*Given request A*:
In the Spark question, what app name does the code set with setAppName?
*Given request B*:
Please carry on the Spark question from the point where it stops.

Cannot output result at Python lines.first() from SparkContext

Question:

I am writing my first test.py at spark.

Code

from pyspark import SparkConf, SparkContext

conf = SparkConf().setMaster("local").setAppName("My Test")
sc = SparkContext(conf = conf)

lines = sc.textFile("file:///home/hduser/spark-1.5.2-bin-hadoop2.6/README.md") # Create an RDD called lines

lines.count()
lines.first()

Output:

hduser@borischow-VirtualBox:~/spark-1.5.2-bin-hadoop2.6$ bin/spark-submit test.py
SLF4J: Class path contains multiple SLF4J bindings.
SLF4J: Found binding in [jar:file:/home/hduser/spark-1.5.2-bin-hadoop2.6/lib/spark-assembly-1.5.2-hadoop2.6.0.jar!/org/slf4j/impl/StaticLoggerBinder.class]
SLF4J: Found binding in [jar:file:/usr/local/hadoop/share/hadoop/common/lib/slf4j-log4j12-1.7.5.jar!/org/slf4j/impl/StaticLoggerBinder.class]
SLF4J: See http://www.slf4j.org/codes.html#multiple_bindings for an explanation.

Rows from a segmentation dataset
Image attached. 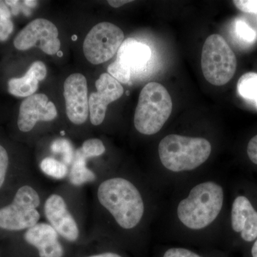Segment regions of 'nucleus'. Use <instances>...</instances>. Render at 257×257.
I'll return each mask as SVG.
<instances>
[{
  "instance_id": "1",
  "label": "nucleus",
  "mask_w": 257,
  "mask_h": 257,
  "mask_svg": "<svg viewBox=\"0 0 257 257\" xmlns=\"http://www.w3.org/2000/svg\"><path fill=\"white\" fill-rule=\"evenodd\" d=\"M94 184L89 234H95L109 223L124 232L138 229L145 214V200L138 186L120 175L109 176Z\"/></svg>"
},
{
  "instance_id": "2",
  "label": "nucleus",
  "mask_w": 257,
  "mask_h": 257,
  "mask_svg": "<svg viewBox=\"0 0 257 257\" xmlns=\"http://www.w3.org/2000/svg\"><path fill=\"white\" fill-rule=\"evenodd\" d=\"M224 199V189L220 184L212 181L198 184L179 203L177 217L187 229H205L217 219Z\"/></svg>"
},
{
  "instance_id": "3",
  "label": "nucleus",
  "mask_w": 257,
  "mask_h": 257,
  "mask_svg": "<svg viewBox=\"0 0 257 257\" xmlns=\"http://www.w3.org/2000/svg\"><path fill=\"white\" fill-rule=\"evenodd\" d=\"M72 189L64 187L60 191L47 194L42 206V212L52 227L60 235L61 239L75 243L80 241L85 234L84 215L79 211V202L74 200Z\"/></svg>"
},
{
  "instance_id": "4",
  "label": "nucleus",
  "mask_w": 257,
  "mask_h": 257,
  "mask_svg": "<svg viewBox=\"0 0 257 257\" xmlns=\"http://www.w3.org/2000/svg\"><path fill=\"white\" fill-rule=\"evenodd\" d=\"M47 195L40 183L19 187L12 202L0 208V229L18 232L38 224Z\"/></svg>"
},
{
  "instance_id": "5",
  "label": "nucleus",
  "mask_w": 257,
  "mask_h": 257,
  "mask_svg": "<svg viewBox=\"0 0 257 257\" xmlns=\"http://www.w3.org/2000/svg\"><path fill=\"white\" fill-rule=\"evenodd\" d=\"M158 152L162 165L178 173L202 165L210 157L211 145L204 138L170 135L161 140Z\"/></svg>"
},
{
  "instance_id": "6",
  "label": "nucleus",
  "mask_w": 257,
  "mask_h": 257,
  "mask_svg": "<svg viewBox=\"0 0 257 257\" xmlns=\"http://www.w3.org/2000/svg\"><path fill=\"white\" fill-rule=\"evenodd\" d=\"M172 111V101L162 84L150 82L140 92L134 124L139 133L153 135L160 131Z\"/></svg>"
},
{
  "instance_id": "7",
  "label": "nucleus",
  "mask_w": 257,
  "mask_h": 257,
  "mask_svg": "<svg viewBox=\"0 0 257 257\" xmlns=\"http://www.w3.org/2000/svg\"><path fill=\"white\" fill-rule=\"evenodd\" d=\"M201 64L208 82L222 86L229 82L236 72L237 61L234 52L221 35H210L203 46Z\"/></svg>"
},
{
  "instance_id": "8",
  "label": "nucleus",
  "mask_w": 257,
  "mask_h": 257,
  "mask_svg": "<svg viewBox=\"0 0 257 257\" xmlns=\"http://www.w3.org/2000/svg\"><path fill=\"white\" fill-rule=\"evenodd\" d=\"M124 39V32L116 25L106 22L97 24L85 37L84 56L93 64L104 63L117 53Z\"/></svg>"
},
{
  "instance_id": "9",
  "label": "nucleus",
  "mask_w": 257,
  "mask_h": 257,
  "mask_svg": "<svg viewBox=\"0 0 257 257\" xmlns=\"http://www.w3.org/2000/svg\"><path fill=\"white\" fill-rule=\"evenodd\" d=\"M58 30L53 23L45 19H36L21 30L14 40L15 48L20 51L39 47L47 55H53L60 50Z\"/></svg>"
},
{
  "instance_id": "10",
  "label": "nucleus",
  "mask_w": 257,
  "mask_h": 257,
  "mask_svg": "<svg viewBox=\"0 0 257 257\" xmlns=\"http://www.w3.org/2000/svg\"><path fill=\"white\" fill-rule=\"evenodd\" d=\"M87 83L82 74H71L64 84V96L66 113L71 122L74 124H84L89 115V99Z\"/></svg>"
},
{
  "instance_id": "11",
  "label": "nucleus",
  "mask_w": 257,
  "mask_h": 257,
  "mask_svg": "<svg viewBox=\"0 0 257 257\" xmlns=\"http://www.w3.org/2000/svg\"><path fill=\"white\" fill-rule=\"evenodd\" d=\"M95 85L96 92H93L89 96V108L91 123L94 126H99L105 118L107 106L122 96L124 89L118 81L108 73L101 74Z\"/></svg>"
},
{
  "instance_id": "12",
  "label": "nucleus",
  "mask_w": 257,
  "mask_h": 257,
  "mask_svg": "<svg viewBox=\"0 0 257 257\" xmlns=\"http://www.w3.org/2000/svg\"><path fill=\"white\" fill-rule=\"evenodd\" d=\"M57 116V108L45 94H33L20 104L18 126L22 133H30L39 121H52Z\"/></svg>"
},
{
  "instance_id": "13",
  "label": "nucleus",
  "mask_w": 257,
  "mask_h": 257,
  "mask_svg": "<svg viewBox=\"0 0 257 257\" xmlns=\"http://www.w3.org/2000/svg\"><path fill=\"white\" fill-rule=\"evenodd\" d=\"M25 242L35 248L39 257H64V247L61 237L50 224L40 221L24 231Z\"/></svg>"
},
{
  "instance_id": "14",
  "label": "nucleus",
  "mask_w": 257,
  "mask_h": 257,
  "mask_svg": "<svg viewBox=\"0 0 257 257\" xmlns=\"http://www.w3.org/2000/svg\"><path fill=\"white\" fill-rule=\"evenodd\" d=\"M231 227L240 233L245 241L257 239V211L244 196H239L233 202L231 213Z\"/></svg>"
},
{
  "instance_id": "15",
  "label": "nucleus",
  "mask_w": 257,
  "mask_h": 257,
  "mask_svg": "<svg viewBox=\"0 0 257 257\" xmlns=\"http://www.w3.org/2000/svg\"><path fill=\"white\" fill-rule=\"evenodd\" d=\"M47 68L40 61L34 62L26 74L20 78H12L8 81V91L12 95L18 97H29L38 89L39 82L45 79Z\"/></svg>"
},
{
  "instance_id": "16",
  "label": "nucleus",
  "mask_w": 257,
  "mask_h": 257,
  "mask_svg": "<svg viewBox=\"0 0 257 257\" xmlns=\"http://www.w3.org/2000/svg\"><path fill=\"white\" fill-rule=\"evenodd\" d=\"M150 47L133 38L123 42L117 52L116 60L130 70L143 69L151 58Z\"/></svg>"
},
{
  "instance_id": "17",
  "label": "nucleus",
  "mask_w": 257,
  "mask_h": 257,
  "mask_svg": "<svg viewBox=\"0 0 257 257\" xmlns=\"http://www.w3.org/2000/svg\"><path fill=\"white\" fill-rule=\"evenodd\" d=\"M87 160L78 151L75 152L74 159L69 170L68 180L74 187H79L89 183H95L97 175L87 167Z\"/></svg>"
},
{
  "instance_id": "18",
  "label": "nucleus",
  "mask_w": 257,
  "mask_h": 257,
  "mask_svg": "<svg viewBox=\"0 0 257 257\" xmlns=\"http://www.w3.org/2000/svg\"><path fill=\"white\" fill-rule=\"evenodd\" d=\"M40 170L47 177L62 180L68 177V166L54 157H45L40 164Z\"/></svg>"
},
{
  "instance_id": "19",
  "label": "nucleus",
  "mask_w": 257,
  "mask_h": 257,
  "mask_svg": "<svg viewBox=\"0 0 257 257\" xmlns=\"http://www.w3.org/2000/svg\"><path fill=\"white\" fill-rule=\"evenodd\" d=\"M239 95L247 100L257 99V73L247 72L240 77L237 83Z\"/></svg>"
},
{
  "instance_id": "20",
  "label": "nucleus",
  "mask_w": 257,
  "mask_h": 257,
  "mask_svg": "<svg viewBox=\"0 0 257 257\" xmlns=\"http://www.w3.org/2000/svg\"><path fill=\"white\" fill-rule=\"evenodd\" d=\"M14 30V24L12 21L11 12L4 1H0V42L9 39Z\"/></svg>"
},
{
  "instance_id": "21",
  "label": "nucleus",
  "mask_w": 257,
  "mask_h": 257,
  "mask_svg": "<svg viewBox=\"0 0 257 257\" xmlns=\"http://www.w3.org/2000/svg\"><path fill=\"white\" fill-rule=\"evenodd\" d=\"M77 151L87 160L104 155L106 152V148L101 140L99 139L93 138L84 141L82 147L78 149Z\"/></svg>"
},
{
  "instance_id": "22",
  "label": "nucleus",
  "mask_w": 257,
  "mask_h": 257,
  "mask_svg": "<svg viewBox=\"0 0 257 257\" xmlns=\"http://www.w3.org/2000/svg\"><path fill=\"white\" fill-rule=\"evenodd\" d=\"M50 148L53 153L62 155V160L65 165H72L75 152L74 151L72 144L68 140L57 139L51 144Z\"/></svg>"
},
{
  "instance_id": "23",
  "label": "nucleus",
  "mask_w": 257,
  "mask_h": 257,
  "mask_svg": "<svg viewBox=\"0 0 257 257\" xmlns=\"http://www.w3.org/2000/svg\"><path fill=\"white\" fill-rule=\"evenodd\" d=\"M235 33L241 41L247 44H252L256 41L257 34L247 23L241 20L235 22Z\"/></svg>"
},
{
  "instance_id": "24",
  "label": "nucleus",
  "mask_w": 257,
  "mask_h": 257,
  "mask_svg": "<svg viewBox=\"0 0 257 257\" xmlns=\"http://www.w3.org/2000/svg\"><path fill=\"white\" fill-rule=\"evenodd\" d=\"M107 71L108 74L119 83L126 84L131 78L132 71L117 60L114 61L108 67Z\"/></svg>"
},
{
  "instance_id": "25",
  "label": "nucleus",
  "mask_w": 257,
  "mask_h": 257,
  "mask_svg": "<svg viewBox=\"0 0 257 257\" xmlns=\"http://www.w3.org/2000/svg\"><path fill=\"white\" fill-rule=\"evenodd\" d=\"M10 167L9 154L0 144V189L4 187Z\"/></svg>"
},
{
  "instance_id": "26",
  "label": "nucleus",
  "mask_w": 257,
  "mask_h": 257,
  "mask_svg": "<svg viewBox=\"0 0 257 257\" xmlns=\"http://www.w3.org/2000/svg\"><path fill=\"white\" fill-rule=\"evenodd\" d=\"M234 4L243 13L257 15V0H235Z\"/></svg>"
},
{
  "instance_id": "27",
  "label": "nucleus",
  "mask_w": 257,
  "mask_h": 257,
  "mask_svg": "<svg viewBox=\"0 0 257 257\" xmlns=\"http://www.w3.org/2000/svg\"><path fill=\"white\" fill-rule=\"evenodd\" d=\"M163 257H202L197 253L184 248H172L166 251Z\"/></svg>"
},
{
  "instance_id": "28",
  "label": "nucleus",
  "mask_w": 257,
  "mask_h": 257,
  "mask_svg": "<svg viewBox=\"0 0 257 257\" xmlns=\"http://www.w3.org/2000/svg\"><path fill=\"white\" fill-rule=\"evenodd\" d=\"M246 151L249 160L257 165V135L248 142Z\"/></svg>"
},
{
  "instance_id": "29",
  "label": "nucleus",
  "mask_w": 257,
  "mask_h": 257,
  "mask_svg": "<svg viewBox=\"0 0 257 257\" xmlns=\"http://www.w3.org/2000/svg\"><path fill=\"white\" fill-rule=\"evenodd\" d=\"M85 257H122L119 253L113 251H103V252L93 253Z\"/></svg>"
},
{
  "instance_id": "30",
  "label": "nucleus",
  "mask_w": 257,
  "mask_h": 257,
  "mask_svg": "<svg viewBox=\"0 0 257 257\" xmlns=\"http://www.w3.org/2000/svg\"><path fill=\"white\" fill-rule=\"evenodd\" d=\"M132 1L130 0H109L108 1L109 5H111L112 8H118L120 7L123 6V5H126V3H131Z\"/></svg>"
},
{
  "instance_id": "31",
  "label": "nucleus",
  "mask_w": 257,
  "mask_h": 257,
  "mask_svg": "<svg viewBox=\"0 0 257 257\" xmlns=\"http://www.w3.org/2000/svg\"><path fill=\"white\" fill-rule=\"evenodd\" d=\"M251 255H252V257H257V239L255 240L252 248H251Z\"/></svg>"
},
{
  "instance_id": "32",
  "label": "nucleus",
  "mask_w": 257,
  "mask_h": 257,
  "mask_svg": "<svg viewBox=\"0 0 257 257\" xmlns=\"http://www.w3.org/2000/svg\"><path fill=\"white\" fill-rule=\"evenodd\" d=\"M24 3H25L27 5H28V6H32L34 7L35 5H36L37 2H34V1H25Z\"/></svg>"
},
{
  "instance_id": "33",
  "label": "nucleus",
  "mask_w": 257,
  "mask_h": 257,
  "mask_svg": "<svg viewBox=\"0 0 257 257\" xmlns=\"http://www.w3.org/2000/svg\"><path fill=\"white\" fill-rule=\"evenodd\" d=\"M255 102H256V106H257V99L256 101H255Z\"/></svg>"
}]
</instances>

*Right answer A*:
"My Test"

*Right answer B*:
SLF4J: Actual binding is of type [org.slf4j.impl.Log4jLoggerFactory]
15/12/28 17:42:46 WARN NativeCodeLoader: Unable to load native-hadoop library for your platform... using builtin-java classes where applicable
****15/12/28 17:42:46 WARN Utils: Your hostname, borischow-VirtualBox resolves to a loopback address: 127.0.1.1; using 10.0.2.15 instead (on interface eth0)
15/12/28 17:42:46 WARN Utils: Set SPARK_LOCAL_IP if you need to bind to another address
15/12/28 17:42:48 WARN Utils: Service 'SparkUI' could not bind on port 4040. Attempting port 4041.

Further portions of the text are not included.